New Orleanians love a parade, and they’re seeing quite a procession of arrogance at City Hall these days, courtesy of the Nagin Administration.

It starts at the top. Mayor Ray Nagin’s above-it-all attitude toward other elected officials, the media and even the public is emulated down the line by administration sycophants.

It should come as no surprise, then, that two of hizzoner’s top aides spent more than $81,000 on travel and entertainment in a six-month period — while many neighborhoods struggled just to survive and citizens still wait for public recovery projects to get off the ground. In one instance, the mayor’s communication’s director, Ceeon Quiett, used her city-backed Visa card to pay a nearly $3,900 tab at Morton’s Steakhouse — ostensibly to entertain and inform City Council members and legislators about all the progress and vision emanating from the Nagin Administration. A month earlier, Quiett used her card to cover a $2,800 holiday party at Ray’s Over the River nightclub. To paraphrase the ubiquitous Visa ad, she’s everywhere we want to be.

Quiett and intergovernmental relations aide Kenya Smith defend their extravagance as vital to the city’s efforts to reach out to lawmakers and other decision makers who can help the city’s recovery efforts. No doubt Nagin should establish and maintain good political relations; it’s part of every mayor’s job.

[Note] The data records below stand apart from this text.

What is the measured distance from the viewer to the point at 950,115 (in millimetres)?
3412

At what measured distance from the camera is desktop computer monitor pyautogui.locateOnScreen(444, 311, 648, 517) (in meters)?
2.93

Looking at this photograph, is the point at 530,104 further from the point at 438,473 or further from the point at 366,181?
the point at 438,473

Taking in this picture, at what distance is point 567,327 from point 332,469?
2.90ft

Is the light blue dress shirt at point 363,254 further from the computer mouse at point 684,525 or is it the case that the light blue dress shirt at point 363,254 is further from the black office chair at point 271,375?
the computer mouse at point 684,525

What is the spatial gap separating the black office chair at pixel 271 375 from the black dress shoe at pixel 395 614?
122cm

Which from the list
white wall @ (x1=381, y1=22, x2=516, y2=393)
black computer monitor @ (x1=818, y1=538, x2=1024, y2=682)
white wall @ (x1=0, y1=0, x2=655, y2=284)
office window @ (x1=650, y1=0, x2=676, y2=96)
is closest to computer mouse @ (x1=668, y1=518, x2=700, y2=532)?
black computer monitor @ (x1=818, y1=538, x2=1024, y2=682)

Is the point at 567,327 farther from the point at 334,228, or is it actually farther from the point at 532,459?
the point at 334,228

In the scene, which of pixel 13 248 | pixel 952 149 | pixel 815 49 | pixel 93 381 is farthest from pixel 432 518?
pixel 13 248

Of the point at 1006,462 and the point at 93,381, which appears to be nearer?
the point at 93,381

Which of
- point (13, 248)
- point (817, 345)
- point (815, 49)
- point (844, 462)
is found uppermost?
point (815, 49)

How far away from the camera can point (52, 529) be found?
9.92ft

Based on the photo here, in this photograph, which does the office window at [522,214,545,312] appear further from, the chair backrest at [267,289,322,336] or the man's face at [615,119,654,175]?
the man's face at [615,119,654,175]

We’ll have to take Quiett and Smith’s word, however, that the eye-popping tabs were incurred for a good cause. As of press time, they had not disclosed details of any of their expenditures — except for one: Quiett acknowledged that she charged a $3.90 smoothie on her Visa card to reward a staff member who had done a good job. Lord knows how much she might have spent if the employee had actually gone above and beyond the call of duty.

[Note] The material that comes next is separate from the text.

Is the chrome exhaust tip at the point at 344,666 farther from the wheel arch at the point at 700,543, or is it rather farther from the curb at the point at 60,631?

In a similar display of Naginesque conceit, chief technology officer Anthony Jones ignored repeated City Council demands that he explain why two-thirds of the city’s crime cameras don’t work, how much the city’s 311 non-emergency hotline is actually costing taxpayers, and why there seems to be no follow-through after calls come in (a longstanding complaint about this administration).

Such displays of official indifference ought to be expected. These folks see their boss preening his feathers and pretending no one else matters, and they take their cues.

Nagin’s unique combination of incompetence, detachment and narcissism was on national display again last Thursday, when he blithely suggested that New Orleans’ homeless should be given one-way tickets out of town. He later said the comment was made “tongue-in-cheek,” which only underscores his vacuous disconnect from a post-Katrina reality that would shame any other mayor.

In some ways, Nagin’s comment was a rare moment of candor, coming as it did from a man who lives in a mansion on Park Island, one of the toniest neighborhoods in town, and who bought a “weekend home” in Dallas after Katrina. How metaphoric of Nagin and his second term: while his administration does next to nothing to help displaced New Orleanians return home, as he continues to make and then ignore grand but empty promises of recovery, he buys a second home in Dallas — and then jokes dismissively about the homeless living in tents a short walk from his office.

Homelessness — now there’s a subject ripe for parody, eh, Mr. Mayor? Who’s your next target, the mentally ill? How about crippled children?

But let’s look on the bright side: New Orleans is now more than halfway through this pompous, pinheaded peacock’s second and final term as mayor. We’ve survived famines, floods, hurricanes, epidemics and occupation. We can and will survive Team Nagin’s parade of arrogance for another 23 months.